A record groups several named fields into one value. It is Lake's product type — the data half of the language, alongside enums.

§Declaring a record

A record is declared with the same is keyword as a machine, but its body lists field type pairs instead of branches:

lake
Point is {
  x i64
  y i64
}

§Constructing and reading

Construct a record by calling its name with positional arguments, in declaration order. Read a field with dot access:

lake
let p = Point(3 4)
let sum = p.x + p.y      # 7

Records are heap values addressed by a pointer-sized handle, so passing one around is cheap — you move a reference, not a copy of the fields.

§Records as machine arguments and results

Records flow through machines like any other value. A machine can take a record, read its fields, and return a new one:

lake
Rect is {
  w i64
  h i64
}

area is {
  r Rect -> ret i64 {
    ret r.w * r.h
  }
}

Here area is a returning machine (note the -> ret i64): it is called synchronously and yields a value, unlike a plain machine call which spawns a process. See state transitions for the distinction.

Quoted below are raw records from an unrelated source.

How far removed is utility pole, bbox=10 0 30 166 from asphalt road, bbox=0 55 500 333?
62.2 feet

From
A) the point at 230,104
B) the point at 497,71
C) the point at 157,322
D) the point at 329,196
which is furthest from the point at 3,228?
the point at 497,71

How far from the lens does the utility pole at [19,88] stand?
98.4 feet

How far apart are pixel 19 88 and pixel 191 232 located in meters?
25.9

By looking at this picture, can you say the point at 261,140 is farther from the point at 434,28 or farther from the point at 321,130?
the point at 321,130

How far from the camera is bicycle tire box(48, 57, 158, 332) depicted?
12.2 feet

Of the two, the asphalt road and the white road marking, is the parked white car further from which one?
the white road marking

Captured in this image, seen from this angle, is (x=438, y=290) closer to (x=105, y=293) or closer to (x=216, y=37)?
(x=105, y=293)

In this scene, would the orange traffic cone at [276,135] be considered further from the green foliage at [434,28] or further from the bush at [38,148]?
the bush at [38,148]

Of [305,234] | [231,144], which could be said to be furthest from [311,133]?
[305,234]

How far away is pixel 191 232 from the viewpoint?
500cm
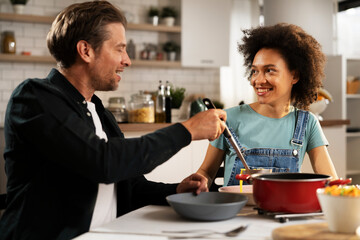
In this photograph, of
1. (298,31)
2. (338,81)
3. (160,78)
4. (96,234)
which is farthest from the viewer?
(160,78)

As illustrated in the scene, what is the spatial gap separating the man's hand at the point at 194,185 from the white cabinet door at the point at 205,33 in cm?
447

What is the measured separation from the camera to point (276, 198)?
57.4 inches

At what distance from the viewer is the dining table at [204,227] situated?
1.27m

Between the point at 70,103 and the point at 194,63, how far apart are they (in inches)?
182

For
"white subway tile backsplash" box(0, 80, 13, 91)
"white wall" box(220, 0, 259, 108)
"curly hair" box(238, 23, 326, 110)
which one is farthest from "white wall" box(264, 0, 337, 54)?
"curly hair" box(238, 23, 326, 110)

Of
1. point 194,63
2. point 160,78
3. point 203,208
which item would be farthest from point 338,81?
point 203,208

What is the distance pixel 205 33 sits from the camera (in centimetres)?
628

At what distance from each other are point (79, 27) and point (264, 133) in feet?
3.20

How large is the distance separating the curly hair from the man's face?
2.61 ft

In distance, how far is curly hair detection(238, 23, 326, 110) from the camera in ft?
7.89

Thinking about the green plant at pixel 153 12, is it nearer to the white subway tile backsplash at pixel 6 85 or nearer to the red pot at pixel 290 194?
the white subway tile backsplash at pixel 6 85

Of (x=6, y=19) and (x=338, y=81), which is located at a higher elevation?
(x=6, y=19)

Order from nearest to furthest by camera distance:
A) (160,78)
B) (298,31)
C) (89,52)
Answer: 1. (89,52)
2. (298,31)
3. (160,78)

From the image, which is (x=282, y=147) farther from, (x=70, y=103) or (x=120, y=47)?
(x=70, y=103)
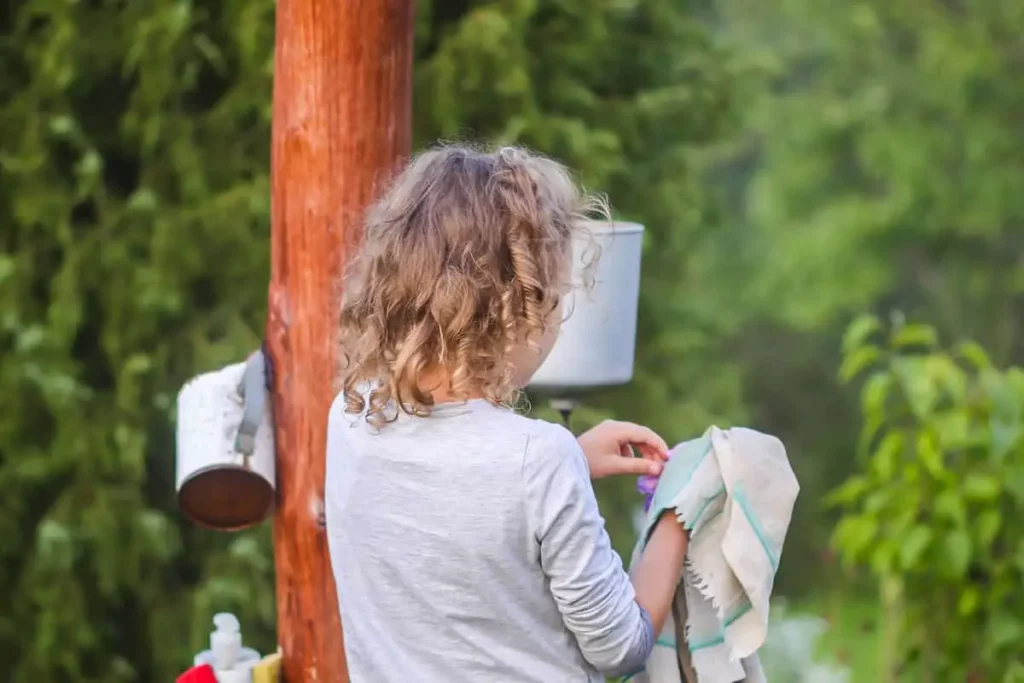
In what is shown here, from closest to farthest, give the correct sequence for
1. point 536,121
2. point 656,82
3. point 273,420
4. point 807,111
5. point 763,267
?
point 273,420 → point 536,121 → point 656,82 → point 807,111 → point 763,267

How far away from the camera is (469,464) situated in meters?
1.17

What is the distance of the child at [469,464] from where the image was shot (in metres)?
1.17

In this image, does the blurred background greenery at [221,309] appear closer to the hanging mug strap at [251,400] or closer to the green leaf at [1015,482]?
the green leaf at [1015,482]

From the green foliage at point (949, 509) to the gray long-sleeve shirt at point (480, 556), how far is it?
1423 mm

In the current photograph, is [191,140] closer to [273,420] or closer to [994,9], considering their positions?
[273,420]

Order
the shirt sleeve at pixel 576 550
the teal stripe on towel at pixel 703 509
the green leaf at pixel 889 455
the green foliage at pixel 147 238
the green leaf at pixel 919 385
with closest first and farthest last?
the shirt sleeve at pixel 576 550
the teal stripe on towel at pixel 703 509
the green leaf at pixel 919 385
the green leaf at pixel 889 455
the green foliage at pixel 147 238

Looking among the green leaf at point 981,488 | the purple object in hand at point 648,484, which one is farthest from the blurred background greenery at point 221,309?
the purple object in hand at point 648,484

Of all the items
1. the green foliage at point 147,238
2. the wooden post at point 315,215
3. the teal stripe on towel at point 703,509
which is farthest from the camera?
the green foliage at point 147,238

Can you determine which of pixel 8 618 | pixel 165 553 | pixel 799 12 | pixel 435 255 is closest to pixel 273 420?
pixel 435 255

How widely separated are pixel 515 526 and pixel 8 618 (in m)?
2.22

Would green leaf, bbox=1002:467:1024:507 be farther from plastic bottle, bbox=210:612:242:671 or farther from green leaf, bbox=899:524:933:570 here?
plastic bottle, bbox=210:612:242:671

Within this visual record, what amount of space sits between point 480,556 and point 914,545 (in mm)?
1667

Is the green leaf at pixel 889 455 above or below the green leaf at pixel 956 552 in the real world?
above

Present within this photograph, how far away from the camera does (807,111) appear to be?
241 inches
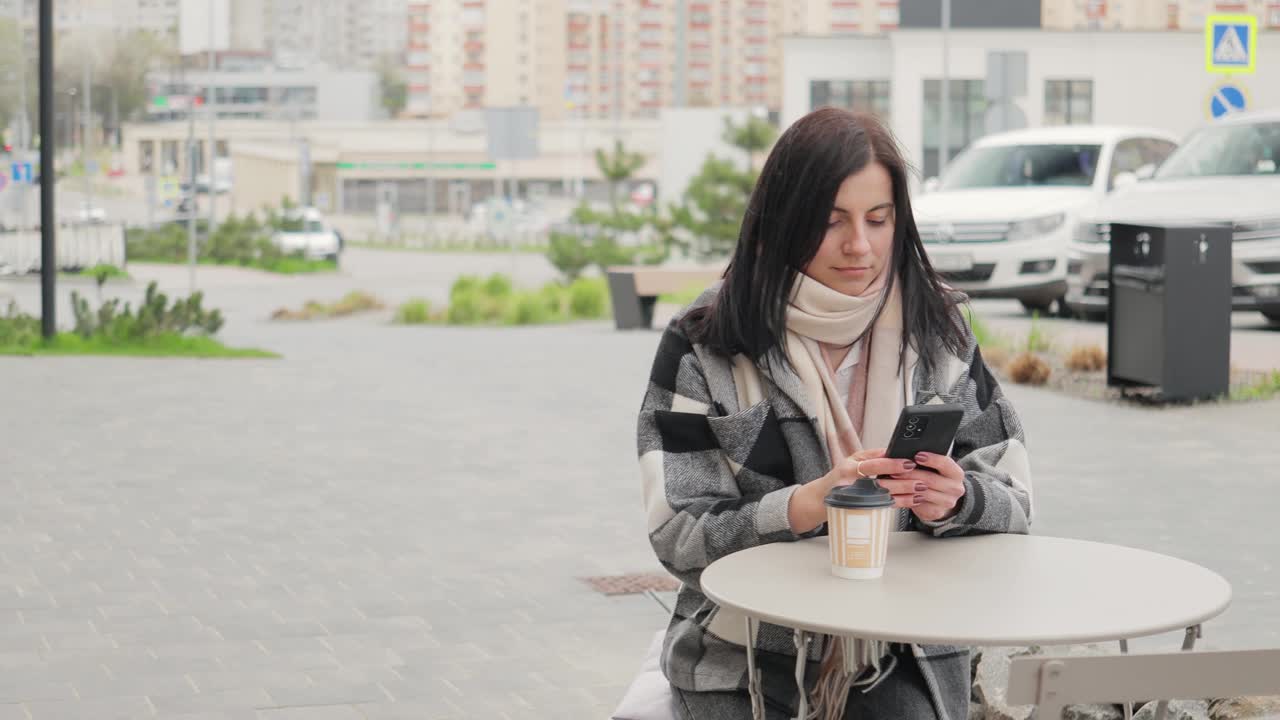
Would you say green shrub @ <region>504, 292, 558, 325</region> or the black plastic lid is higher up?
the black plastic lid

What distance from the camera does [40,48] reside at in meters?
16.5

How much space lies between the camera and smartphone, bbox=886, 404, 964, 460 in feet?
9.36

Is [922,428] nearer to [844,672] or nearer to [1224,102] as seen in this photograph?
[844,672]

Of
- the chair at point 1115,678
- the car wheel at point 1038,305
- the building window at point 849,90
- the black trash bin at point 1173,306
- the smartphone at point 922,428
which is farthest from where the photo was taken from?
the building window at point 849,90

§Records and the type system

A record name is a nominal type: two records with identical fields but different names are different types, and a machine branch can dispatch on a record type just as it dispatches on i64 or buf. Records compose with generics (Vec[Point]), with enums (a variant may carry a record payload), and with protocols (a record may implement Eq, Show, …).

§Key ideas

  • A record is a product type: named fields, declared with Name is { f T … }.
  • Construct positionally (Point(3 4)); read with dot access (p.x).
  • Records are pointer-sized handles — cheap to pass.
  • Record names are nominal types and participate in branch dispatch, generics, enums and protocols.